When we talk about tea, Taiwan reverts to Formosa, “the beautiful island”, the name given to the island by the Portuguese upon discovering it.
Taiwan is famous for its Oolong although it produces green and black teas too. Located under the Tropic of Cancer, conditions on the island are ideal for growing tea plants, as both humidity levels and the average altitude are relatively high – Taiwan is home to the highest plantation in the world, situated at 2,450 metres above sea level. Some of the better known Oolongs include Dongding Oolong, Alishan Oolong, Pouchong, Shanlinxi Oolong, Jade Mountain Oolong, Dong Fang Mei Ren, Da Yu Ling Oolong, Li Shan Oolong, etc.
Tea arrived on the island in 1796, when the Chinese began to settle there and acclimatise the seedlings they had brought from Fujian, but it wasn’t until 1860 that production really began to take off and the produce was exported.

> [Set of tasks]:
1. According to the passage on Taiwanese tea, at what altitude is the world's highest tea plantation?
2. Resume the passage on Taiwanese tea, picking up after its final sentence.

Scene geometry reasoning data

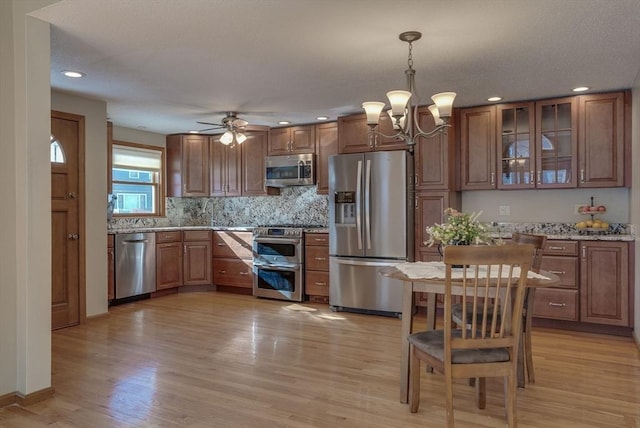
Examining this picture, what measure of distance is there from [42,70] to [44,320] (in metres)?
1.52

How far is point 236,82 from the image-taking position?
13.1 feet

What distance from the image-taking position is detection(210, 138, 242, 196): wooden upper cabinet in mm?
6371

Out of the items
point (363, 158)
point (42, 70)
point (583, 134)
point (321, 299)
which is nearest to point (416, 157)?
point (363, 158)

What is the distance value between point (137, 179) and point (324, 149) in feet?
8.80

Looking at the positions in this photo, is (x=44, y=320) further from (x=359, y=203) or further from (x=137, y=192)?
(x=137, y=192)

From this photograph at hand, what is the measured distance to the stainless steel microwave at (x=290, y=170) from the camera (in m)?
5.76

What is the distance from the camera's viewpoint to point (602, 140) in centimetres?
429

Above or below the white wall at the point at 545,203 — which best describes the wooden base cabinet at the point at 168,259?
below

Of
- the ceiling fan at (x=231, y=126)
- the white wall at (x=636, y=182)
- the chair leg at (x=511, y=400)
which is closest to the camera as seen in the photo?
the chair leg at (x=511, y=400)

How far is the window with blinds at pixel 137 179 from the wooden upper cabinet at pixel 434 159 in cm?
378

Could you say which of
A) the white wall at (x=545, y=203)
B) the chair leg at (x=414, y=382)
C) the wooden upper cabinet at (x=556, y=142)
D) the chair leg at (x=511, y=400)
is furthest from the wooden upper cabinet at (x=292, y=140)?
the chair leg at (x=511, y=400)

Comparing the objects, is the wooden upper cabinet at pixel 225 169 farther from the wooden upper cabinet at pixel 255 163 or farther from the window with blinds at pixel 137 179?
the window with blinds at pixel 137 179

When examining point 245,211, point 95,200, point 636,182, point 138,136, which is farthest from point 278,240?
point 636,182

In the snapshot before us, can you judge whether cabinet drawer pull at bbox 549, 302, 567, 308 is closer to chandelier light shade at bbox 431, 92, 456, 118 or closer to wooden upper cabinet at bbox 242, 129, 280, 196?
chandelier light shade at bbox 431, 92, 456, 118
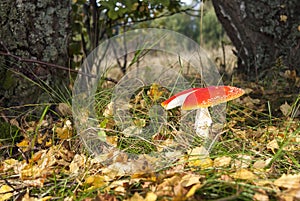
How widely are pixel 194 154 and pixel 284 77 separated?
1.25 metres

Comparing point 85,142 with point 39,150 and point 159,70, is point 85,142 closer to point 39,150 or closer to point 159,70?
point 39,150

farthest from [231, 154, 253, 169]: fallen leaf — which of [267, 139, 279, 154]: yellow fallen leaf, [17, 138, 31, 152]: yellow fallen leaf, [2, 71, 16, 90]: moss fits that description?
[2, 71, 16, 90]: moss

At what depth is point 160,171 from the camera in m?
1.22

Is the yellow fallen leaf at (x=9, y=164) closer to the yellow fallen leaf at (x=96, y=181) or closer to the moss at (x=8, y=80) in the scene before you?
the yellow fallen leaf at (x=96, y=181)

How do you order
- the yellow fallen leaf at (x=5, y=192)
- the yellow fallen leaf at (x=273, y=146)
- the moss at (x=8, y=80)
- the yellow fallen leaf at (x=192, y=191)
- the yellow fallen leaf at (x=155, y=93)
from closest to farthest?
the yellow fallen leaf at (x=192, y=191) < the yellow fallen leaf at (x=5, y=192) < the yellow fallen leaf at (x=273, y=146) < the yellow fallen leaf at (x=155, y=93) < the moss at (x=8, y=80)

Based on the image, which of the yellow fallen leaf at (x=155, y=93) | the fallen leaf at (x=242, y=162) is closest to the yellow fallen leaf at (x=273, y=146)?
the fallen leaf at (x=242, y=162)

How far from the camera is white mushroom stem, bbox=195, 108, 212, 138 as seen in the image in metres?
1.41

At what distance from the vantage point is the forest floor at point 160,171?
1.05m

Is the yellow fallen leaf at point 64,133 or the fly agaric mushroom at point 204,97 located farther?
the yellow fallen leaf at point 64,133

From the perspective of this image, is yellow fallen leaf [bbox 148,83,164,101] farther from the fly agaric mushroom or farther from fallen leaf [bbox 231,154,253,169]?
fallen leaf [bbox 231,154,253,169]

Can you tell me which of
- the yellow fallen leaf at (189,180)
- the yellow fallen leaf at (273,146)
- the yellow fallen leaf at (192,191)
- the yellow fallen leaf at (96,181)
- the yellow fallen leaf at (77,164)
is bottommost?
the yellow fallen leaf at (77,164)

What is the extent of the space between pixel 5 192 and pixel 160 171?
46 centimetres

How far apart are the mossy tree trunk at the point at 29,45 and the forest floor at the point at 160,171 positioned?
0.21m

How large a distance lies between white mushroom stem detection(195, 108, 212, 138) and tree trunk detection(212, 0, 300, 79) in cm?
103
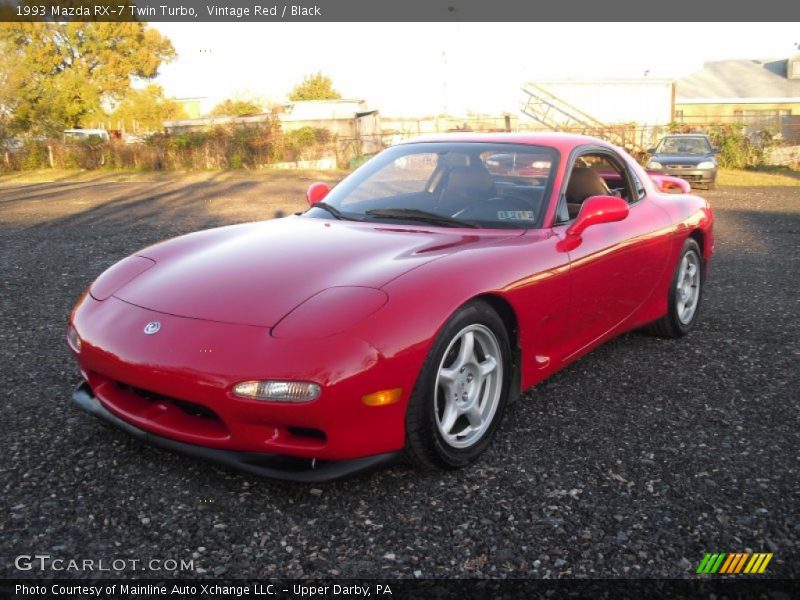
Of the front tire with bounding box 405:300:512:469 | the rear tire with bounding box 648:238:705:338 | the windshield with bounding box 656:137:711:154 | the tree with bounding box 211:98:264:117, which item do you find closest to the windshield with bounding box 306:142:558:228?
the front tire with bounding box 405:300:512:469

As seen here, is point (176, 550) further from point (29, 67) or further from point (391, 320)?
point (29, 67)

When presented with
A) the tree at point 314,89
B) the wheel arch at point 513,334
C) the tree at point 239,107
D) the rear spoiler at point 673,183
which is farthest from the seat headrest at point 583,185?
the tree at point 314,89

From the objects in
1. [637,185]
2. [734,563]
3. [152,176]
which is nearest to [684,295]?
[637,185]

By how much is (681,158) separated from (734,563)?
16743mm

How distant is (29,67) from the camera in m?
35.4

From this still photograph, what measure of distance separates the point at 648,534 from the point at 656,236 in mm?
2314

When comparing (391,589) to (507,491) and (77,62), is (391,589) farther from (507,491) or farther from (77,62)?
(77,62)

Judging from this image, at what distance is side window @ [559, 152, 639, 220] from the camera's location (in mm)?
3982

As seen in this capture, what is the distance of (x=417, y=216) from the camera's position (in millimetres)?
3660

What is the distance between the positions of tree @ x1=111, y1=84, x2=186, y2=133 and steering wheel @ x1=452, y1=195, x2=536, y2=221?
120ft

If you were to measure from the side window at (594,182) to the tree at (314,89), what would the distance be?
5798 centimetres

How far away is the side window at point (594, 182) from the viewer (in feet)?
13.1

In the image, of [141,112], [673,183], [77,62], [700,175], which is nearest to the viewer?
[673,183]

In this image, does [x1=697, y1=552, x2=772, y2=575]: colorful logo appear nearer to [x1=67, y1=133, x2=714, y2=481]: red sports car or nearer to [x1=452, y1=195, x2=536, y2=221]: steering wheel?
[x1=67, y1=133, x2=714, y2=481]: red sports car
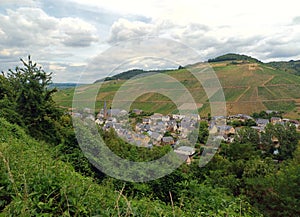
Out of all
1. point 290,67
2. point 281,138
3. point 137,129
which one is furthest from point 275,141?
point 290,67

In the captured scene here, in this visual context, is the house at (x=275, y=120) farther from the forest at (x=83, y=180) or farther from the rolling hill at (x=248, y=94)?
the forest at (x=83, y=180)

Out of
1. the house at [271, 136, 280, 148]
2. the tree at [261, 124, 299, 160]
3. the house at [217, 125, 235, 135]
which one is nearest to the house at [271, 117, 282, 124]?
the tree at [261, 124, 299, 160]

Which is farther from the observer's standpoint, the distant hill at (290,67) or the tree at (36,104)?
the distant hill at (290,67)

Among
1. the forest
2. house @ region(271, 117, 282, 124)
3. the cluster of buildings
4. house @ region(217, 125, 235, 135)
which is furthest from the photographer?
house @ region(271, 117, 282, 124)

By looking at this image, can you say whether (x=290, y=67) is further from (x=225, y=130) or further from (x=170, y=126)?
(x=170, y=126)

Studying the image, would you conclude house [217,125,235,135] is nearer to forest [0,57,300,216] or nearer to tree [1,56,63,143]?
forest [0,57,300,216]

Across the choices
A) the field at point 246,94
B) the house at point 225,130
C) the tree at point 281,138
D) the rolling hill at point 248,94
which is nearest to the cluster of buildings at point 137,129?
the house at point 225,130

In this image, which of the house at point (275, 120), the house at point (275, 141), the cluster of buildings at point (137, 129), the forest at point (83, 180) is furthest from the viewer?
the house at point (275, 120)

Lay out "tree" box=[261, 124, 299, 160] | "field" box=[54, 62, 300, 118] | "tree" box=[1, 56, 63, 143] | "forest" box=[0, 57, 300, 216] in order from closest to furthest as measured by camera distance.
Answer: "forest" box=[0, 57, 300, 216] < "tree" box=[1, 56, 63, 143] < "tree" box=[261, 124, 299, 160] < "field" box=[54, 62, 300, 118]

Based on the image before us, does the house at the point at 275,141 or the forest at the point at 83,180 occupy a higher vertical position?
the forest at the point at 83,180
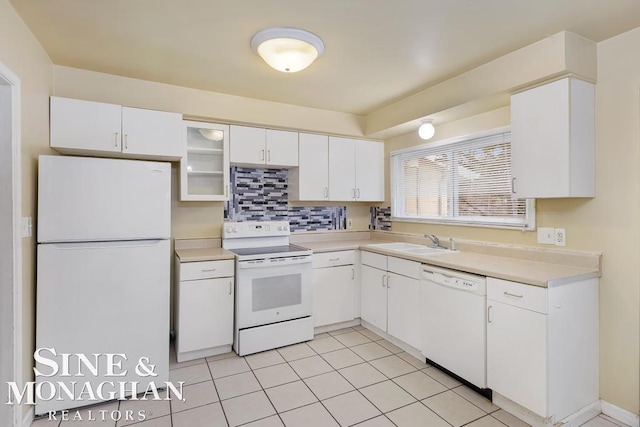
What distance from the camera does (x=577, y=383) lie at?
1967 millimetres

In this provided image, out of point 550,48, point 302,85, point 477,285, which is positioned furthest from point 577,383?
point 302,85

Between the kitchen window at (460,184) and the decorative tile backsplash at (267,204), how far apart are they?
0.93 m

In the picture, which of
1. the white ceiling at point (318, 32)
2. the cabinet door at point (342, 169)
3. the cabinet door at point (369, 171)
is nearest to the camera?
the white ceiling at point (318, 32)

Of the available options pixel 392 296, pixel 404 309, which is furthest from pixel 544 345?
pixel 392 296

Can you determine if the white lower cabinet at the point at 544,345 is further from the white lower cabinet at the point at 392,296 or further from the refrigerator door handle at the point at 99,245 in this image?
the refrigerator door handle at the point at 99,245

> [Answers to the exercise]:
1. 2,450 meters above sea level.

2.
At the end of the 1970s, however, the government changed the emphasis of the tea industry, to such an extent that today, 85% of production is consumed domestically and Taiwanese tea now consists not only of standard-quality black and green teas but has also become synonymous with excellent Oolong teas. There are also delicious black teas that can rival even the very best Grands Crus from continental China.
Taiwan is well known for its semi-oxidised teas called "Wu Long (Oolong)", also called "Black Dragon" in Chinese.
These teas can undergo various levels of fermentation depending on the plantation, something that makes it rather pointless to compare Chinese with Taiwanese methods.
It is the Taiwanese that have long prevailed in the classification of Wu Long (Oolong) teas. Taiwanese teas are therefore classified according to their degree of fermentation and not to their method of production.